While oil has fallen handily in the past week, an interesting analyst call on Occidental Petroleum Corp. (NYSE: OXY) signals that the oil giant might be a safe way to fend off lower oil prices. The main driver here is valuation and the Permian Basin.
Credit Suisse’s Edward Westlake has raised Occidental shares to Outperform from Neutral. He also raised his price target to $79 from $77 — some 27% higher than the $62.10 share price after the call was made. Occidental shares were lower by just over 1% in the hours after that key upgrade, but that was on the heels of a 2.1% drop in the price of oil on Tuesday to $47.36 per barrel.
24/7 Wall St. has added some trading and wider color on this call, but there are also details about the actual analyst call.
One issue that currently is not discussed enough is that Occidental’s dividend of $3.04 per share on an annualized basis would generate a dividend yield of about 4.9%. That puts the Credit Suisse target calling for a total return north of 30%, if the firm’s views pan out. It should also be pointed out that the highest analyst target on Wall Street is up around $90, so despite a total return call north of 30%, this Credit Suisse call is not even the most bullish of them all.
Westlake’s view is that energy has performed poorly against the S&P this year after a decent performance off 2016 lows. Credit Suisse’s U.S. strategist observes that near-term large cap energy valuations look expensive relative to the S&P, but Westlake thinks that Occidental is toward the low end of a reasonable net asset value range of $58 per share (at $50 per barrel WTI) to $86 per share at the firm’s $62.5 per barrel longer term forecast.
Another driver behind the Credit Suisse upgrade was that Occidental’s good inventory of low cost Permian reserves is not reflected in valuation. Westlake said:
If your portfolio does not have enough (Permian) cowbell, then Occidental’s combination of 4.8% dividend yield plus headline 5% to 8% growth looks attractive. Part of our call is that Energy, having underperformed thus far in 2017, is due a catch up.
Several more points were released in the new Permian deck that was released last week:
(1) OXY has a differentiated competitive advantage in the Permian, which is already a low cost area for the industry.
(2) OXY can further lower costs via its new logistics hubs and/or new technology (e.g. multi-laterals, subsurface modeling, Oxy Drilling dynamics, big data).
(3) OXY’s inventory is not reflected in current valuations and continues to grow.
Westlake went on to show that the upside story to a share price of $86 would reflect a 15% bump in Permian well productivity and lower wells costs on its technology gains. The firm’s own model assumes 15% higher total well costs in 2018 due to inflation.
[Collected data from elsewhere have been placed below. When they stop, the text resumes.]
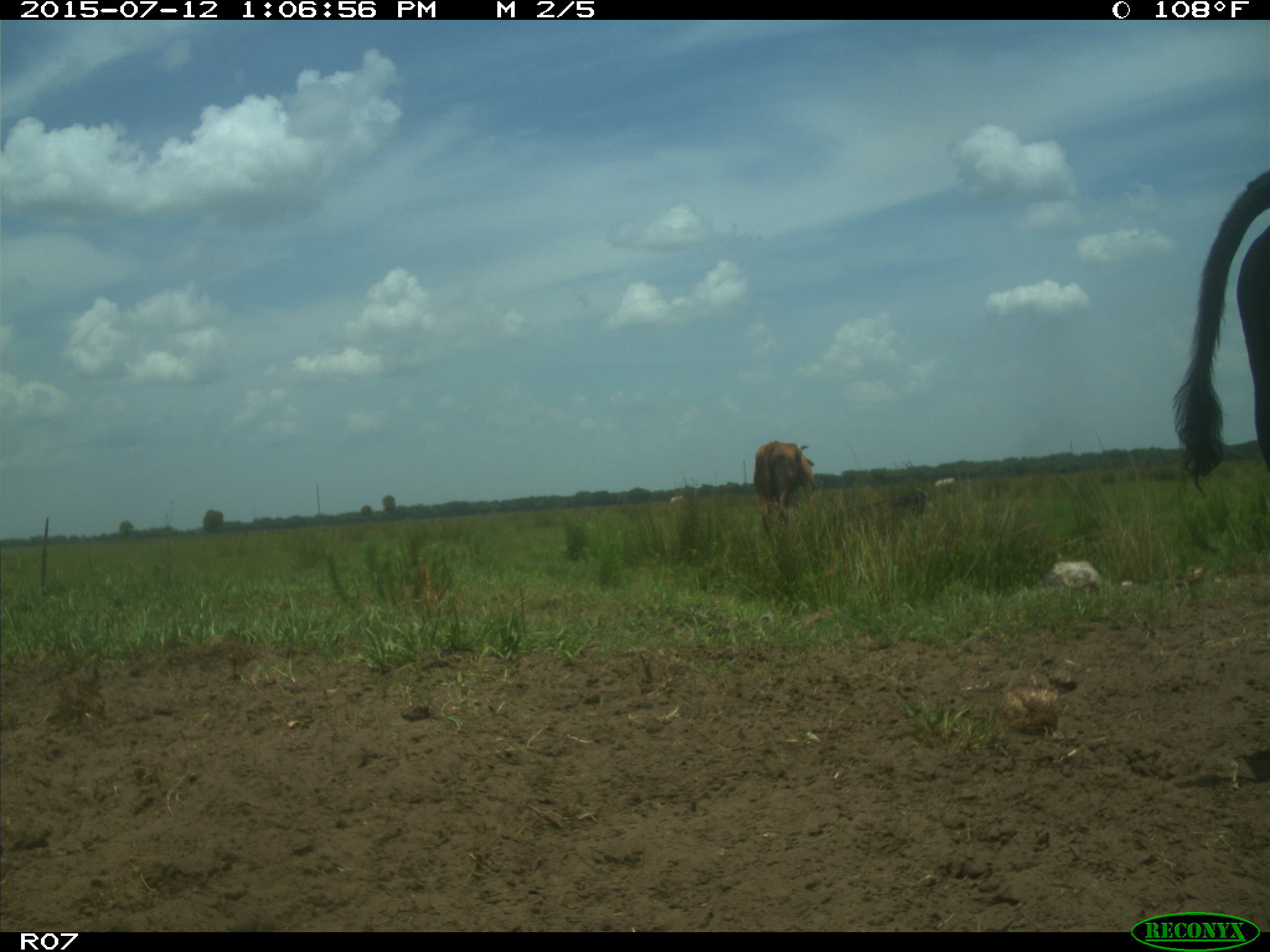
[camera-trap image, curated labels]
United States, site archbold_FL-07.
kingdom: Animalia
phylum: Chordata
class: Mammalia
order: Artiodactyla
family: Bovidae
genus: Bos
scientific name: Bos taurus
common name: domestic cow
The firm also raised earnings estimates from 2017 to 2019 as well, but they did note that the key risk would be lower oil prices caused either by a recession or another flip-flop from OPEC reverting back to a policy of maximizing current production.
Trading at $62.10, Occidental has a 52-week range of $61.01 to $78.48. The oil giant has a consensus analyst price target of $75.00, and its current market cap is almost $47.5 billion.